# Instruction
Reproduce the lines below from the one that contains "Looking at the" through the end, inclusive, and add nothing.

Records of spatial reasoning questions
· · · · ·

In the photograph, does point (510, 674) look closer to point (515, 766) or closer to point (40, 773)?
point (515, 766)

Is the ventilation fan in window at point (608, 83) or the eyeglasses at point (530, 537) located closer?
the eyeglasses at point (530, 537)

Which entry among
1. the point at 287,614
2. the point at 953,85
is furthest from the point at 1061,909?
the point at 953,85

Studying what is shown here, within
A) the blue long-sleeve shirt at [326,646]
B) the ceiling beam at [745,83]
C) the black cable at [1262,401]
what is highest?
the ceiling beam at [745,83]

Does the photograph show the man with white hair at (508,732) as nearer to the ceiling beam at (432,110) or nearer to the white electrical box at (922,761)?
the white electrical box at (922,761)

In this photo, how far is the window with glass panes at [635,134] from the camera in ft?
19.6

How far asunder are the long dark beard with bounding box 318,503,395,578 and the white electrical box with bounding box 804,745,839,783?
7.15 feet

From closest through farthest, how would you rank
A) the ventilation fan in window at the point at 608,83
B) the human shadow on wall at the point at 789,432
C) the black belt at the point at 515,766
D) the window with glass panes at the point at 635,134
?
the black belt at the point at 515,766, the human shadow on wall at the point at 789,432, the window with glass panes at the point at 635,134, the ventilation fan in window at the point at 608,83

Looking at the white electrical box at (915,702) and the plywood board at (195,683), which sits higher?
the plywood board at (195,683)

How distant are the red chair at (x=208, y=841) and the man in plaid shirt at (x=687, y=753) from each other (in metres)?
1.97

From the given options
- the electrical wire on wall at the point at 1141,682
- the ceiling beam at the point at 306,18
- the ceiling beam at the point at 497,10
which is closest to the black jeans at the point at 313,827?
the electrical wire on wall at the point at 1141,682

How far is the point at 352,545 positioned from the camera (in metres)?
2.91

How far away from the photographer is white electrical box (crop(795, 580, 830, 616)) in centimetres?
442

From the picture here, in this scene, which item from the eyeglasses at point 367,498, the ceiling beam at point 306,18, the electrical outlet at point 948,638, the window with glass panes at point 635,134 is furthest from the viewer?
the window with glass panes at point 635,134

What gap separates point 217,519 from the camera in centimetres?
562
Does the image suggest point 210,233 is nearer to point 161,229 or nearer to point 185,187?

· · · · ·

# Task result
Looking at the white electrical box at (915,702) and the plywood board at (195,683), which sits higher?
the plywood board at (195,683)

How distant are the red chair at (x=208, y=841) and the man in plaid shirt at (x=687, y=753) from each other (in metres)?
1.97

From the given options
- the electrical wire on wall at the point at 1141,682
- the ceiling beam at the point at 306,18
- the ceiling beam at the point at 497,10
which is closest to the black jeans at the point at 313,827?
the electrical wire on wall at the point at 1141,682

How far is the point at 352,545 positioned from the camera (in metres)?
2.91

How far away from the photographer is white electrical box (crop(795, 580, 830, 616)) in centimetres?
442

From the picture here, in this scene, which item from the eyeglasses at point 367,498, the ceiling beam at point 306,18, the electrical outlet at point 948,638, the window with glass panes at point 635,134 is furthest from the viewer?
the window with glass panes at point 635,134

What gap separates point 217,519 from the camera in centimetres?
562
Does the image suggest point 210,233 is nearer to point 161,229 or nearer to point 185,187?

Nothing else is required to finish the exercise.